• [TASK OBJECTIVE]: Substitute "gravel road" for each "dirt track" in the lines below, leaving everything else unchanged.

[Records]
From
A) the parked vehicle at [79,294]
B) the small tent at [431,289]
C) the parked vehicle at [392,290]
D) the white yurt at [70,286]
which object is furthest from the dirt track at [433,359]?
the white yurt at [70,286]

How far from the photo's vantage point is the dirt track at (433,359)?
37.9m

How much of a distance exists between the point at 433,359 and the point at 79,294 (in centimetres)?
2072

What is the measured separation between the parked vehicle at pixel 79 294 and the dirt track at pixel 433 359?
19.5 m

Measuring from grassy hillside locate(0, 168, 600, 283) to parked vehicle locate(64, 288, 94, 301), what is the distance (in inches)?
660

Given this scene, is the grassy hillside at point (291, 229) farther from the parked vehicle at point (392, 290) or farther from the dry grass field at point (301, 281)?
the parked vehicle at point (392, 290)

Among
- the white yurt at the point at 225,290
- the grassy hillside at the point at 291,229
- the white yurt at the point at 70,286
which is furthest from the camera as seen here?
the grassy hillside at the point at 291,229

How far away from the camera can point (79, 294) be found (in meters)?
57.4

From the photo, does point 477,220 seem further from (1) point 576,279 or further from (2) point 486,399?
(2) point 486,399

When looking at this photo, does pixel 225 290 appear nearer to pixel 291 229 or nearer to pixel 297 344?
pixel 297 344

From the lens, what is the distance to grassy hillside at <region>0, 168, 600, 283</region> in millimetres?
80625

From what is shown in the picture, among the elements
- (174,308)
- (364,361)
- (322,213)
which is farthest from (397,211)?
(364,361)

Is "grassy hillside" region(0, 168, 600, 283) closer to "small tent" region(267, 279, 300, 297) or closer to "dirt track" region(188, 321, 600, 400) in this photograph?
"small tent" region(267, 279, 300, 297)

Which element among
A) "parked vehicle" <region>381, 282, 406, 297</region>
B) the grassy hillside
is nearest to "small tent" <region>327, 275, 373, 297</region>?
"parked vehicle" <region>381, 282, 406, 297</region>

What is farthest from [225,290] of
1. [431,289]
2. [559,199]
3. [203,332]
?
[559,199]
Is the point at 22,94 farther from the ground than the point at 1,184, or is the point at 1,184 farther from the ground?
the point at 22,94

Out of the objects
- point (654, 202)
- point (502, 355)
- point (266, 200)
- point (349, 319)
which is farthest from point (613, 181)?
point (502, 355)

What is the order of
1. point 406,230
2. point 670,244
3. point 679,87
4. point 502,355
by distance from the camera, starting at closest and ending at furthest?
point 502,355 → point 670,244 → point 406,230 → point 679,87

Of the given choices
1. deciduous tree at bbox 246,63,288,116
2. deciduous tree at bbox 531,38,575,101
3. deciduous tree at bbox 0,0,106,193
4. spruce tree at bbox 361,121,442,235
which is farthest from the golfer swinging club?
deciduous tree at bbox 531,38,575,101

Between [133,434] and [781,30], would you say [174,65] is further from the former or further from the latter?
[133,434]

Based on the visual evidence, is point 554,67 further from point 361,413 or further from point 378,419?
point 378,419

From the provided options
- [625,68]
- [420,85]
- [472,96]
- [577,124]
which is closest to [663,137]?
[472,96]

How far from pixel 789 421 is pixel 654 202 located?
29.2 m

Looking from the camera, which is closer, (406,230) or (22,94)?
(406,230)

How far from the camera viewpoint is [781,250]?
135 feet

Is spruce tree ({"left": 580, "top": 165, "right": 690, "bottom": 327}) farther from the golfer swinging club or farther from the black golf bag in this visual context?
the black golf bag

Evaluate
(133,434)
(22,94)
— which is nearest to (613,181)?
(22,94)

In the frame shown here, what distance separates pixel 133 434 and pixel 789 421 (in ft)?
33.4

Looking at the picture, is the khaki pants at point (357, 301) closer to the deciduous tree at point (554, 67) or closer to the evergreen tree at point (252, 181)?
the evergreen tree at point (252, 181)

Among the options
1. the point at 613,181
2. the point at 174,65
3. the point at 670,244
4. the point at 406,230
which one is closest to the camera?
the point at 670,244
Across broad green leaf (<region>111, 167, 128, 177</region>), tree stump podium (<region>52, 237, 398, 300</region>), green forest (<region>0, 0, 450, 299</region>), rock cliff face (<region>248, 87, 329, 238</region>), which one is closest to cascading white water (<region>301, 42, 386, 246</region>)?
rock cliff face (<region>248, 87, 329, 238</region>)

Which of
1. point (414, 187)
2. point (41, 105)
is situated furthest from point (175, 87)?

• [WRITTEN ANSWER]:
From
A) the parked vehicle at [79,294]
B) the small tent at [431,289]
C) the parked vehicle at [392,290]
D) the white yurt at [70,286]
which object is furthest from the gravel road at [433,359]?
the white yurt at [70,286]

How far from the photo's vantage point is the gravel road at (433,359)?
37.9m

How much of a distance exists between the point at 433,359 and the point at 79,294 (in centimetres)?
2072

What is the measured separation between the parked vehicle at pixel 79 294 and the gravel road at pixel 433 359?
19.5 m

Measuring from grassy hillside locate(0, 168, 600, 283) to parked vehicle locate(64, 288, 94, 301), what is the distance (in inches)?
660

Given this scene, is the grassy hillside at point (291, 229) farther from the parked vehicle at point (392, 290) or farther from the dry grass field at point (301, 281)?
the parked vehicle at point (392, 290)

Among
- the white yurt at the point at 225,290
- the grassy hillside at the point at 291,229
- the white yurt at the point at 70,286
which is furthest from the camera as seen here?
the grassy hillside at the point at 291,229

How far away from the camera can point (79, 294) be found (in meters)?
57.4

From the photo, does point 477,220 seem further from (1) point 576,279 or further from (2) point 486,399?
(2) point 486,399

When looking at this photo, does pixel 225 290 appear nearer to pixel 291 229 or nearer to pixel 297 344?
pixel 297 344

From the lens, what is the distance to grassy hillside at <region>0, 168, 600, 283</region> in millimetres?
80625

From what is shown in the picture, among the elements
- (174,308)
- (364,361)
- (322,213)
which is farthest from (397,211)?
(364,361)

Is "grassy hillside" region(0, 168, 600, 283) closer to "small tent" region(267, 279, 300, 297) or closer to "gravel road" region(188, 321, 600, 400) in this photograph?
"small tent" region(267, 279, 300, 297)

Which element among
A) "parked vehicle" <region>381, 282, 406, 297</region>
B) the grassy hillside
is nearest to "small tent" <region>327, 275, 373, 297</region>?
"parked vehicle" <region>381, 282, 406, 297</region>

What is farthest from [225,290] of
1. [431,289]
2. [559,199]
3. [203,332]
?
[559,199]
Is the point at 22,94 farther from the ground than the point at 1,184, or is the point at 1,184 farther from the ground?
the point at 22,94

Out of the objects
- point (654, 202)
- point (502, 355)
- point (266, 200)
- point (349, 319)
which is farthest from point (613, 181)?
point (502, 355)

What is the order of
1. point 406,230
2. point 670,244
3. point 679,87
4. point 502,355
by distance from the camera, starting at closest and ending at furthest?
point 502,355 → point 670,244 → point 406,230 → point 679,87

Of the given choices
1. deciduous tree at bbox 246,63,288,116
2. deciduous tree at bbox 531,38,575,101
3. deciduous tree at bbox 0,0,106,193
4. spruce tree at bbox 361,121,442,235
which is farthest from the golfer swinging club?
deciduous tree at bbox 531,38,575,101

Between [133,434] and [781,30], would you say [174,65] is further from the former or further from the latter?
[133,434]

Based on the visual evidence, is point 554,67 further from point 361,413 or further from point 378,419?
point 378,419

From the provided options
- [625,68]
- [420,85]
- [472,96]
- [577,124]
which is closest to [663,137]?
[472,96]

How far from pixel 789 421 is pixel 654 202 located?
29.2 m

Looking from the camera, which is closer, (406,230) or (22,94)?
(406,230)

How far from the camera viewpoint is [781,250]?
135 feet

Is spruce tree ({"left": 580, "top": 165, "right": 690, "bottom": 327}) farther from the golfer swinging club or farther from the black golf bag in this visual context?
the black golf bag

Evaluate
(133,434)
(22,94)
— which is nearest to (613,181)?
(22,94)

In the frame shown here, what distance separates pixel 133 434 and pixel 789 421 (in ft)?
33.4

Looking at the picture, is the khaki pants at point (357, 301) closer to the deciduous tree at point (554, 67) or closer to the evergreen tree at point (252, 181)?
the evergreen tree at point (252, 181)

Among the options
1. the point at 613,181
2. the point at 174,65
3. the point at 670,244
4. the point at 406,230
which one is closest to the camera?
the point at 670,244
Across broad green leaf (<region>111, 167, 128, 177</region>), tree stump podium (<region>52, 237, 398, 300</region>), green forest (<region>0, 0, 450, 299</region>), rock cliff face (<region>248, 87, 329, 238</region>), which one is closest to cascading white water (<region>301, 42, 386, 246</region>)?
rock cliff face (<region>248, 87, 329, 238</region>)

Which of
1. point (414, 187)
2. point (41, 105)
is situated furthest from point (175, 87)?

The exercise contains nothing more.